Dear Princeton Students,
Each new academic year begins with a sense of optimism, energy, and hope. This year is no different. Poet and author Maya Angelou said that her poetry “is a call for hope beyond our history.” As we begin the new semester, perhaps your work, too, will call for hope beyond the complexities of the present.
Yet hope requires tenacious effort in the face of world events. Just in the last few months and days, we’ve witnessed a devastating conflict with neo-Nazis in Charlottesville; a war of words between our nation’s administration and North Korea; cataclysmic storms and flooding in Texas, Louisiana, Florida, Puerto Rico, and the Caribbean that mirrored those in India; two consecutive severe earthquakes in Mexico; the shooting of the LGBT Pride Alliance president at Georgia Tech by a campus police officer; and threats to rescind DACA (Deferred Action for Childhood Arrivals) and the rights of transgendered people planning to serve in the military.
So many lives seem fragile and precarious right now.
For many of us, these events and more challenge long-held values. The ongoing government debate about whether to continue DACA is an example of one issue that deeply affects our community. The University has developed a DACA webpage and FAQs to help us stay informed, identify resources, and articulate ways to support students with DACA status. We’ll continue to update you on the University’s response to this and many other on-going issues and events.
But we want to begin this year reaffirming our University’s core beliefs. We embrace the plurality of our community; we affirm each person’s dignity and humanity; we celebrate our long tradition of care, responsibility, and respect for one another; and we commit to engage purposefully with the critical issues facing us now and in the future.
Optimism and hope without concrete action, however, is insufficient. Optimism requires us to engage actively and courageously in constructive conversations, programs, and study designed to challenge, broaden, and inform our perspectives.
Our campus teems with opportunities to learn about and engage with the concepts and debates that roil at the core of current events. Regardless of where you stand on issues such as climate change, white nationalism, the rights of transgendered people and immigrants, and many more, we encourage you to learn from the divergent perspectives of others, including our many faculty whose expertise provides nuanced and varied analyses of just these topics.
The opening lines of Dickens’ A Tale of Two Cities seem particularly resonant these days:
"It was the best of times, it was the worst of times, it was the age of wisdom, it was the age of foolishness, it was the epoch of belief, it was the epoch of incredulity, it was the season of Light, it was the season of Darkness, it was the spring of hope, it was the winter of despair, we had everything before us, we had nothing before us . . ."

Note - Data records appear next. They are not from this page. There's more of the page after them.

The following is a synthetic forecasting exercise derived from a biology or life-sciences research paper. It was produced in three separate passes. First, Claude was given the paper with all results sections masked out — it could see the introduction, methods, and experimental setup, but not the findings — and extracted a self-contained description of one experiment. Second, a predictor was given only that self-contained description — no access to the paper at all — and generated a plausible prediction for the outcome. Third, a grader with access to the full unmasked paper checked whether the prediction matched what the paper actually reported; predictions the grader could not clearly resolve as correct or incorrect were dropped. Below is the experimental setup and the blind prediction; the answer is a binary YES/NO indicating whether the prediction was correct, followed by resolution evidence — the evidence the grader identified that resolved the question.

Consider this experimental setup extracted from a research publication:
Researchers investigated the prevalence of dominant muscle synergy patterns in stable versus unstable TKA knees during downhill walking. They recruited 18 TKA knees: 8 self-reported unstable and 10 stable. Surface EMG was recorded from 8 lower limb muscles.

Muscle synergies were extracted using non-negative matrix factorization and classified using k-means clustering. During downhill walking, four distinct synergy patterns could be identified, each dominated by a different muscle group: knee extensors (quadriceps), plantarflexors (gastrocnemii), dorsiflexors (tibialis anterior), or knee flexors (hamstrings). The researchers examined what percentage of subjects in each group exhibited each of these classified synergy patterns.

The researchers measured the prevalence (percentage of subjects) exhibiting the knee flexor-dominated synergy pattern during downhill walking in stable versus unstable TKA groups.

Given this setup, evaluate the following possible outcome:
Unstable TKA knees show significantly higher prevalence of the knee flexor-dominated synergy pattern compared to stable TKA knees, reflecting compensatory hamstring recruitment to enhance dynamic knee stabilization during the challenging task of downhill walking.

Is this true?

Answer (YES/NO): NO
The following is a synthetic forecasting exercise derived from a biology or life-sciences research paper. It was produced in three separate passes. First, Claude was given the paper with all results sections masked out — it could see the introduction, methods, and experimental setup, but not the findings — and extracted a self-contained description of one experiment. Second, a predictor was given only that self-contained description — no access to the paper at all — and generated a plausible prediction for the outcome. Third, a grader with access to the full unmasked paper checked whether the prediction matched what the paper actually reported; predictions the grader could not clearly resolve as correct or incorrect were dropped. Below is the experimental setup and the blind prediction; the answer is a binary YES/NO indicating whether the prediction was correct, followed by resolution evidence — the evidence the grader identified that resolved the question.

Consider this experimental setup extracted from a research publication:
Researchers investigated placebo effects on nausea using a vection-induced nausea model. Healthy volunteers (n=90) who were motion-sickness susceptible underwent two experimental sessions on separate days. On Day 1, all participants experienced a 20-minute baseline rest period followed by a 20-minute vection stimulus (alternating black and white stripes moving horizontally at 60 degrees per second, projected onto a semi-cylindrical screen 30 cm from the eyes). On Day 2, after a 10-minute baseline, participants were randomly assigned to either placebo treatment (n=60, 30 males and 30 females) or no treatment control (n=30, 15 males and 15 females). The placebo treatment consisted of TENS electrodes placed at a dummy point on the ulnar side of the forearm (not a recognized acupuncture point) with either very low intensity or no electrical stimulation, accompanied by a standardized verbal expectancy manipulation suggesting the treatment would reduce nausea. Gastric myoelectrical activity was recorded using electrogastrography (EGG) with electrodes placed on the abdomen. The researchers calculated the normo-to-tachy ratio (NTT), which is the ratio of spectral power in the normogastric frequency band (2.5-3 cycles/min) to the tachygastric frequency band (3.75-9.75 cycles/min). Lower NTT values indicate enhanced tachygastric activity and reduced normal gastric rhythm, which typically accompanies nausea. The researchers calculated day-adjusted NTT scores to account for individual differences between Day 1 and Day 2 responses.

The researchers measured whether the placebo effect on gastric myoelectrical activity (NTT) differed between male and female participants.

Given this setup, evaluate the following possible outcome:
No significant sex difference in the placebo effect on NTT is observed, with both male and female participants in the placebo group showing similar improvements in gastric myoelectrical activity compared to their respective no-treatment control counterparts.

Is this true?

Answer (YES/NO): NO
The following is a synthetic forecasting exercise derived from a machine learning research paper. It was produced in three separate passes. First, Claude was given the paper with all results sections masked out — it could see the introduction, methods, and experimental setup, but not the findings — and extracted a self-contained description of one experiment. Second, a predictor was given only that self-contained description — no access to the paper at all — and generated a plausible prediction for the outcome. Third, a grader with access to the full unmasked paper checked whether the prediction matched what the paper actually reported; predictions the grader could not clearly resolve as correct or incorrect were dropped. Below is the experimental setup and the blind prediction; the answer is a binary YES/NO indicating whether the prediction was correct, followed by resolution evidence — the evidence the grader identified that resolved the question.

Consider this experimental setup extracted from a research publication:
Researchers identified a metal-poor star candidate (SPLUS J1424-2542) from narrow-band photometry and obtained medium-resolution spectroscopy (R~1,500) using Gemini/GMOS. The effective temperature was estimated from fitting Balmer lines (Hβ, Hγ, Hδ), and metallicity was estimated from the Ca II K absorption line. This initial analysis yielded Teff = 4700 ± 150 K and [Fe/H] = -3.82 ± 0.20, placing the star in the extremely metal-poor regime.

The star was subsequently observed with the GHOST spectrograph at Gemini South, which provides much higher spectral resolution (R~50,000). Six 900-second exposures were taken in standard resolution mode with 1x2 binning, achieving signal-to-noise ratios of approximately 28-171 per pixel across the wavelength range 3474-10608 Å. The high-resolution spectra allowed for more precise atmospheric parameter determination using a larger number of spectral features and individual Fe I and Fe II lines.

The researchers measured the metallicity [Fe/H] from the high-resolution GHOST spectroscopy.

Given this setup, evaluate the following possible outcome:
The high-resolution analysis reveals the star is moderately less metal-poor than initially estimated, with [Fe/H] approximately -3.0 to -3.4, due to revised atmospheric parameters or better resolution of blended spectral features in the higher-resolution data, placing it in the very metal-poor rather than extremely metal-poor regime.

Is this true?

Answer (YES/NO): NO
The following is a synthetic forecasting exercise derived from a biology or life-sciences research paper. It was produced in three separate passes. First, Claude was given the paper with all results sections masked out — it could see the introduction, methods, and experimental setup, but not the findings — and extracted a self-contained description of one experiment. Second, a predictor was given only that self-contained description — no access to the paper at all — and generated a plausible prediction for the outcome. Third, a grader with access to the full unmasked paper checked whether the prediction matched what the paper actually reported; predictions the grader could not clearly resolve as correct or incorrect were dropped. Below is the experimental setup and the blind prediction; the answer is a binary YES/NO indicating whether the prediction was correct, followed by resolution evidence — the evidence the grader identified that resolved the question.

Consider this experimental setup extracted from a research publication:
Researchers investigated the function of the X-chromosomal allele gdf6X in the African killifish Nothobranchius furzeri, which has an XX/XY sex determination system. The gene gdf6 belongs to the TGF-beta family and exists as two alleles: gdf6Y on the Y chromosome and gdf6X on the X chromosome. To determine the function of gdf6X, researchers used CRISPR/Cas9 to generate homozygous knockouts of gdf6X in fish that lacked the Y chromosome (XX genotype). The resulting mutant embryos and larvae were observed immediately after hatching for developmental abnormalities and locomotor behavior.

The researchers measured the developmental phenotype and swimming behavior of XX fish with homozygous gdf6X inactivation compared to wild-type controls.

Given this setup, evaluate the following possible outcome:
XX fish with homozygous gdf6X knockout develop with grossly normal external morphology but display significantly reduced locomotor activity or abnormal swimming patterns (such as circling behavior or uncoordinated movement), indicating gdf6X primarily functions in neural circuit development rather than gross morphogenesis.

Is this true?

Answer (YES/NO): NO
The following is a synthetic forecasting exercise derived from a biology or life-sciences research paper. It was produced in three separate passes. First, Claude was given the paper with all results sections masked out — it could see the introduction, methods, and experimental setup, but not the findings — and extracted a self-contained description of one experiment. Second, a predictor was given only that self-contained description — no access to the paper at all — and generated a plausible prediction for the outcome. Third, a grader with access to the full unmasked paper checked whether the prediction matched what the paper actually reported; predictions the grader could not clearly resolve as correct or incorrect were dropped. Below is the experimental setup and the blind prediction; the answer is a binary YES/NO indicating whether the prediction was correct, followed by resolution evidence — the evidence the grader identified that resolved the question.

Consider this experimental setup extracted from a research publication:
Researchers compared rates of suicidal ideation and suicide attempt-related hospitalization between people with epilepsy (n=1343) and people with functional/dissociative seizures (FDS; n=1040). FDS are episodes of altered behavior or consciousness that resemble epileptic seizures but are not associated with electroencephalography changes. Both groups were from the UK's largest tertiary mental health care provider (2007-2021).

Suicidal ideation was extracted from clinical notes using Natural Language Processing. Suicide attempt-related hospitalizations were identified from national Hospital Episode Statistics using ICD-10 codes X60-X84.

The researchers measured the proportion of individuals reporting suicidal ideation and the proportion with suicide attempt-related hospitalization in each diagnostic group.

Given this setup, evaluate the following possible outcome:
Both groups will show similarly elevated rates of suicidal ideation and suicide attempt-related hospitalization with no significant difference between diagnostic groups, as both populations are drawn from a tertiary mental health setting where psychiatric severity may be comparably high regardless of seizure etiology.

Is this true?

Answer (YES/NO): NO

We see cause for great hope, even though the events of every day sometimes push us toward pessimism. We need one another—students, faculty, and staff alike—to help us move our campus community and those beyond FitzRandolph gates toward the light.
We hope you’ll take the opportunity to learn from challenges to your ideas and beliefs with respect, grace, and kindness toward one another. We hope you’ll find fellowship among those familiar to you and those whose experiences teach you something new about the world.
We hope you’ll choose courses, internships, international experiences, co-curricular activities, and friendship circles that enhance your understanding of yourself and make you feel part of an ever-broadening human community.
We wish you all our best for the fall semester. And for those of you who will begin celebrating the Jewish New Year this evening, L’Shana Tova!